A relação das farmacêuticas com as associações e entidades profissionais, que antes somente se fazia diretamente, já há algum tempo se faz através de empresas que organizam eventos, promovem publicidade, preparam material didático e convidam e pagam despesas de visitantes, palestrantes e convidados (48 p.155 e p.157, 49 p. 89). “Está demonstrado que os médicos prescrevem mais medicamentos dos patrocinadores após esses encontros” (48 p. 156).

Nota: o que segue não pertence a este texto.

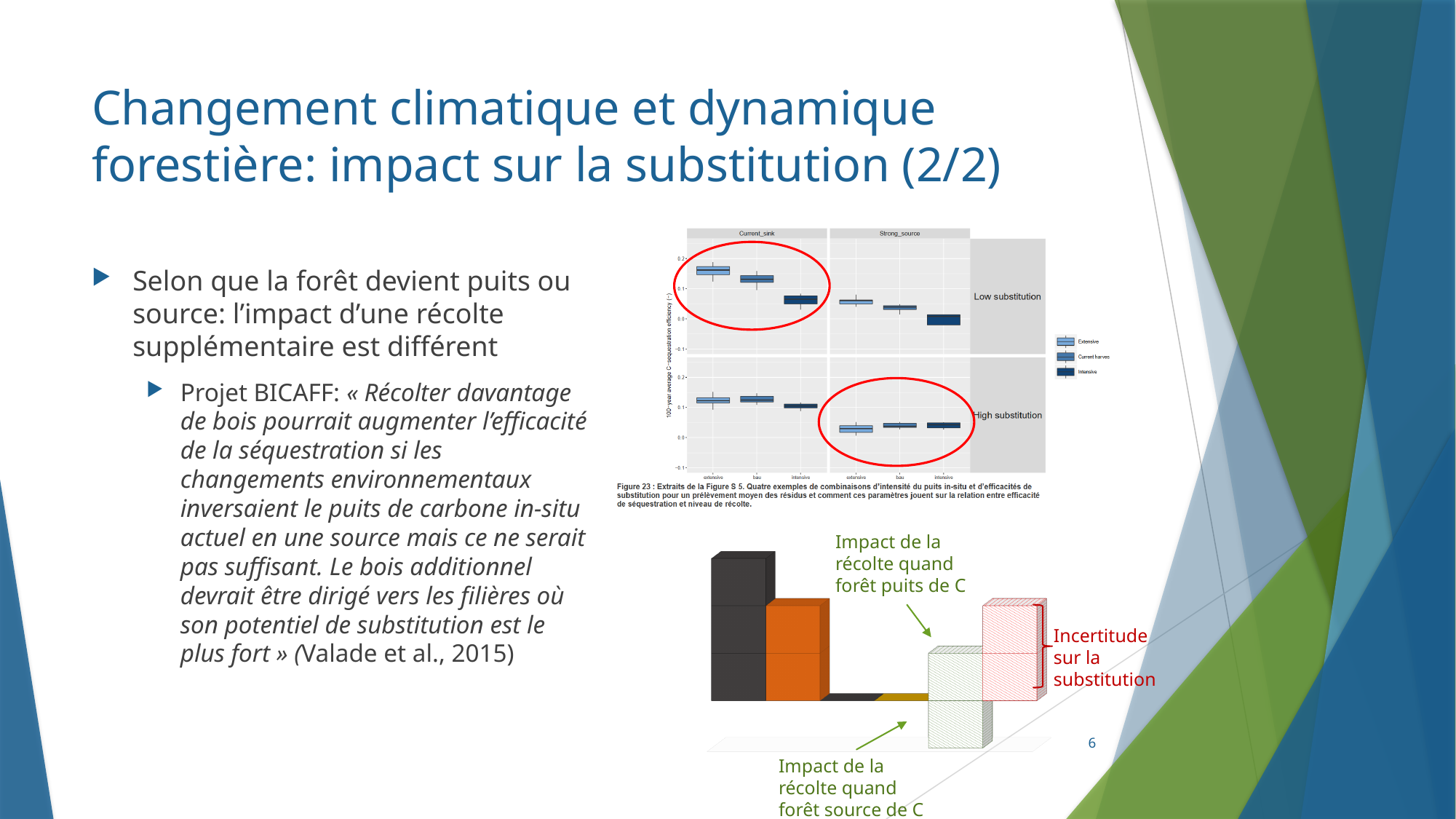
In the box plot figure, how many entries does the legend list? 3 In the box plot figure, Current_sink / Low substitution panel, which is larger, the value for extensive or for intensive? extensive In the box plot figure, Strong_source / High substitution panel, is the value for extensive greater or less than 0.1? less In the box plot figure, Current_sink / Low substitution panel, do the values rise or fall from extensive to intensive? fall In the box plot figure, how many categories are shown on the x axis of each panel? 3 In the box plot figure, what are the titles of the two panel columns? Current_sink and Strong_source In the box plot figure, Strong_source / Low substitution panel, which category has the lowest value? intensive In the box plot figure, Current_sink / High substitution panel, is the value for intensive greater or less than 0.2? less In the box plot figure, Current_sink / Low substitution panel, which category has the highest value? extensive In the box plot figure, Current_sink / Low substitution panel, is the value for extensive greater or less than 0.1? greater What kind of chart is the figure at the top right of the slide (Figure 23)? box plot In the box plot figure, what are the three legend entries? Extensive, Current harves, Intensive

Dentre essas organizações profissionais citadas como recebedoras de valores financeiros significativos dos laboratórios farmacêuticos para a sua sobrevivência e realização de eventos e cursos estão o Colégio Americano de Cardiologia e a Sociedade Americana de Hematologia (48 p.159, 49 p. 141). Também encontramos a Associação Americana de Psiquiatria (48 p.161, 49 p. 186), a Associação Medica Americana e Associação Hospitais Americanos (48 p. 209), bem como a Heart Rhythm Society, a American Academy of Alergy, Asthma and

Immunology, a Americam Academy of Pediatrics e a American Academy of Nutrition and Diabetics (49 p. 267, 50 p. 332). Da mesma forma, o Royal College of Physicians em Londres (49 p. 186).

Os laboratórios farmacêuticos são uma turma amoral. Não são uma associação benevolente. Portanto, é muito improvável que façam doações de grandes quantias de dinheiro sem qualquer compromisso (48 p. 163).